===== SOURCE RECORDS

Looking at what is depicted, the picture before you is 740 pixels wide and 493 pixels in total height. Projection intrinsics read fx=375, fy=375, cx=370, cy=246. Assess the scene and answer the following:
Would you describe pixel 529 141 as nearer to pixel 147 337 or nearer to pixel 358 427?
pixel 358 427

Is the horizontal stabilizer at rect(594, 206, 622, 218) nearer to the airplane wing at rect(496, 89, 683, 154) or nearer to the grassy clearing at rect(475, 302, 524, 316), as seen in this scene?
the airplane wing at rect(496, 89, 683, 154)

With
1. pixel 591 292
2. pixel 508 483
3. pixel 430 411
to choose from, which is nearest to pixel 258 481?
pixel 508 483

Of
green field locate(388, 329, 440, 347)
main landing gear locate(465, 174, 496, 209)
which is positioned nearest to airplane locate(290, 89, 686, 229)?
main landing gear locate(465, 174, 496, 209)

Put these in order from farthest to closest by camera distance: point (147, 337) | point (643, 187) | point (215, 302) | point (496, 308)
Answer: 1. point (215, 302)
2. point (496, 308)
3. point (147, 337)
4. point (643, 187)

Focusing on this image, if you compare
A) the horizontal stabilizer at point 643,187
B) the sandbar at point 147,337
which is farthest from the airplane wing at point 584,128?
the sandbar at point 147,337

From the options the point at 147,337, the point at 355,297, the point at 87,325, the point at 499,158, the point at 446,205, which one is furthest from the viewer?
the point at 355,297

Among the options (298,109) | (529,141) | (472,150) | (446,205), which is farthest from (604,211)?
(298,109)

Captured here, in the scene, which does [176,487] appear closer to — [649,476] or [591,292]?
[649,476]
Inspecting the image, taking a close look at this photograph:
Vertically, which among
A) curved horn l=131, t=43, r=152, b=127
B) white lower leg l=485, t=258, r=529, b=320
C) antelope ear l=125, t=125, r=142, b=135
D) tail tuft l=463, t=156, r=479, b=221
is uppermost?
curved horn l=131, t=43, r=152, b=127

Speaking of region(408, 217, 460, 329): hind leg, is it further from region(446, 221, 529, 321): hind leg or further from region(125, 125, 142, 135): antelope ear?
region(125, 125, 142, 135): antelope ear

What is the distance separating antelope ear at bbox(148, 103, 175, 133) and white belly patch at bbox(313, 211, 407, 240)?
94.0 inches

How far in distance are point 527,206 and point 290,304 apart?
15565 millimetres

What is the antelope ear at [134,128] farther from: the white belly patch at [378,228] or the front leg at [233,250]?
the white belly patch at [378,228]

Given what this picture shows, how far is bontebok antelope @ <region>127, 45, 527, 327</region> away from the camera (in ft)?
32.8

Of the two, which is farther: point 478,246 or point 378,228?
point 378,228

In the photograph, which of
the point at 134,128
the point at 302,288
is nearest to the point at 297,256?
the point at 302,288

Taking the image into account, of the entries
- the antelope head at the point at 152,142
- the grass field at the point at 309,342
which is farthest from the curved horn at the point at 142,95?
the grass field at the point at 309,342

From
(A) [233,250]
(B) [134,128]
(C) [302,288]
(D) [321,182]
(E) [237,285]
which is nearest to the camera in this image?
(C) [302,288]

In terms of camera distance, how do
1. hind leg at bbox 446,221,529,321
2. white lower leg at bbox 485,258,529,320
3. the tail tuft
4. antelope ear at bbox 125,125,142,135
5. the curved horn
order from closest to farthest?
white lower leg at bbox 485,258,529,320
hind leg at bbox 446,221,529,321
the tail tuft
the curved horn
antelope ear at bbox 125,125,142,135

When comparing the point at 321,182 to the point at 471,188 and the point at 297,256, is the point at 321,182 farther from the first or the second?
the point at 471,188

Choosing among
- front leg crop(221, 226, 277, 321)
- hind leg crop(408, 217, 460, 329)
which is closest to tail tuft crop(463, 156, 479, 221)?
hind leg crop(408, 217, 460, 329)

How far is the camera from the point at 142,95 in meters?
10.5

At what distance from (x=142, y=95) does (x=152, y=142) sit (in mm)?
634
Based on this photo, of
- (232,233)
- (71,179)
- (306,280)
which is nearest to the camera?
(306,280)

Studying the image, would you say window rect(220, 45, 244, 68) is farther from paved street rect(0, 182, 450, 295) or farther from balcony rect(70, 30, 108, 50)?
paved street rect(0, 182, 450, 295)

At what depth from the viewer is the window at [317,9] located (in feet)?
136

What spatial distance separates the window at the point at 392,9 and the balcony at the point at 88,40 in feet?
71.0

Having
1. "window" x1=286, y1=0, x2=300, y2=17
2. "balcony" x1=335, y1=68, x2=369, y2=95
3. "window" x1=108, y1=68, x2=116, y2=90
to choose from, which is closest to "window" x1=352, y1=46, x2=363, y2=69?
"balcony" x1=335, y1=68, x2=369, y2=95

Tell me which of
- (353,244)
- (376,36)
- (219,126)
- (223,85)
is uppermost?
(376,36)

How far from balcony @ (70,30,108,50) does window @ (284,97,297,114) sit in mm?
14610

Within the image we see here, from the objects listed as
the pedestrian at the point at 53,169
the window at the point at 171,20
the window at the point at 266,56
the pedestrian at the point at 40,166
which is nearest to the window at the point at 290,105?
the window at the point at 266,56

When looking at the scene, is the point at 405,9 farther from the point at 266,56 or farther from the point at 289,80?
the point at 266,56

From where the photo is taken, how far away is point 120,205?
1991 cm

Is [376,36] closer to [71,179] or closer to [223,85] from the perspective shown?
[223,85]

==========

Copy all of the material above line for line, without changing a single character.

→ SOLUTION TO THIS PROBLEM
Looking at what is depicted, the picture before you is 740 pixels wide and 493 pixels in total height. Projection intrinsics read fx=375, fy=375, cx=370, cy=246. Assess the scene and answer the following:
Would you describe pixel 529 141 as nearer to pixel 147 337 or nearer to pixel 358 427?
pixel 358 427

Is the horizontal stabilizer at rect(594, 206, 622, 218) nearer to the airplane wing at rect(496, 89, 683, 154) or nearer to the grassy clearing at rect(475, 302, 524, 316), as seen in this scene?
the airplane wing at rect(496, 89, 683, 154)

With
1. pixel 591 292
2. pixel 508 483
3. pixel 430 411
to choose from, which is nearest to pixel 258 481?
pixel 508 483

Of
green field locate(388, 329, 440, 347)
main landing gear locate(465, 174, 496, 209)
which is positioned nearest to airplane locate(290, 89, 686, 229)?
main landing gear locate(465, 174, 496, 209)

Put these in order from farthest to closest by camera distance: point (147, 337) | point (643, 187) | point (215, 302) | point (496, 308)
Answer: 1. point (215, 302)
2. point (496, 308)
3. point (147, 337)
4. point (643, 187)

Focusing on this image, if you compare
A) the horizontal stabilizer at point 643,187
B) the sandbar at point 147,337
which is farthest from the airplane wing at point 584,128?
the sandbar at point 147,337

From the options the point at 147,337, the point at 355,297, the point at 87,325, the point at 499,158, the point at 446,205, which one is furthest from the viewer?
the point at 355,297

Among the options (298,109) | (529,141) | (472,150) | (446,205), which is farthest from (604,211)?
(298,109)

Captured here, in the scene, which does [176,487] appear closer to — [649,476] or [591,292]?
[649,476]
Inspecting the image, taking a close look at this photograph:
Vertically, which among
A) curved horn l=131, t=43, r=152, b=127
B) white lower leg l=485, t=258, r=529, b=320
C) antelope ear l=125, t=125, r=142, b=135
D) tail tuft l=463, t=156, r=479, b=221
is uppermost?
curved horn l=131, t=43, r=152, b=127

Speaking of region(408, 217, 460, 329): hind leg, is it further from region(446, 221, 529, 321): hind leg or further from region(125, 125, 142, 135): antelope ear?
region(125, 125, 142, 135): antelope ear

What is the distance separating antelope ear at bbox(148, 103, 175, 133) and white belly patch at bbox(313, 211, 407, 240)?
94.0 inches

How far in distance are point 527,206 and point 290,304 apart?
15565 millimetres

What is the antelope ear at [134,128] farther from: the white belly patch at [378,228] or the front leg at [233,250]?
the white belly patch at [378,228]

Given what this picture shows, how far is bontebok antelope @ <region>127, 45, 527, 327</region> away from the camera (in ft)?
32.8

Of the two, which is farther: point 478,246 or point 378,228?
point 378,228

In the photograph, which of
the point at 134,128
the point at 302,288
is nearest to the point at 297,256?
the point at 302,288

Taking the image into account, of the entries
- the antelope head at the point at 152,142
- the grass field at the point at 309,342
which is farthest from the curved horn at the point at 142,95?
the grass field at the point at 309,342

From
(A) [233,250]
(B) [134,128]
(C) [302,288]
(D) [321,182]
(E) [237,285]
which is nearest to the camera in this image?
(C) [302,288]

In terms of camera distance, how do
1. hind leg at bbox 446,221,529,321
2. white lower leg at bbox 485,258,529,320
3. the tail tuft
4. antelope ear at bbox 125,125,142,135
5. the curved horn
order from closest to farthest?
white lower leg at bbox 485,258,529,320
hind leg at bbox 446,221,529,321
the tail tuft
the curved horn
antelope ear at bbox 125,125,142,135

When comparing the point at 321,182 to the point at 471,188 and the point at 297,256, is the point at 321,182 farther from the first or the second?
the point at 471,188

Choosing among
- front leg crop(221, 226, 277, 321)
- hind leg crop(408, 217, 460, 329)
which is closest to tail tuft crop(463, 156, 479, 221)?
hind leg crop(408, 217, 460, 329)

How far is the camera from the point at 142,95 in meters?
10.5

At what distance from (x=142, y=95) does (x=152, y=142) sit (in mm)?
634
Based on this photo, of
- (232,233)
- (71,179)
- (306,280)
which is nearest to the camera?
(306,280)

Studying the image, would you say window rect(220, 45, 244, 68) is farther from paved street rect(0, 182, 450, 295) or farther from balcony rect(70, 30, 108, 50)?
paved street rect(0, 182, 450, 295)

At what depth from the viewer is the window at [317,9] located (in feet)?
136

What spatial distance separates the window at the point at 392,9 and the balcony at the point at 88,40 in feet?
71.0

Having
1. "window" x1=286, y1=0, x2=300, y2=17
2. "balcony" x1=335, y1=68, x2=369, y2=95
3. "window" x1=108, y1=68, x2=116, y2=90
to choose from, which is closest to "window" x1=352, y1=46, x2=363, y2=69?
"balcony" x1=335, y1=68, x2=369, y2=95

Tell me which of
- (353,244)
- (376,36)
- (219,126)
- (223,85)
is uppermost?
(376,36)

How far from balcony @ (70,30,108,50) does window @ (284,97,297,114) sit in mm?
14610

Within the image we see here, from the objects listed as
the pedestrian at the point at 53,169
the window at the point at 171,20
the window at the point at 266,56
the pedestrian at the point at 40,166
which is nearest to the window at the point at 290,105?
the window at the point at 266,56

When looking at the scene, is the point at 405,9 farther from the point at 266,56 or farther from the point at 289,80?
the point at 266,56

From where the photo is taken, how far away is point 120,205?
1991 cm

Is [376,36] closer to [71,179] or closer to [223,85] from the perspective shown?
[223,85]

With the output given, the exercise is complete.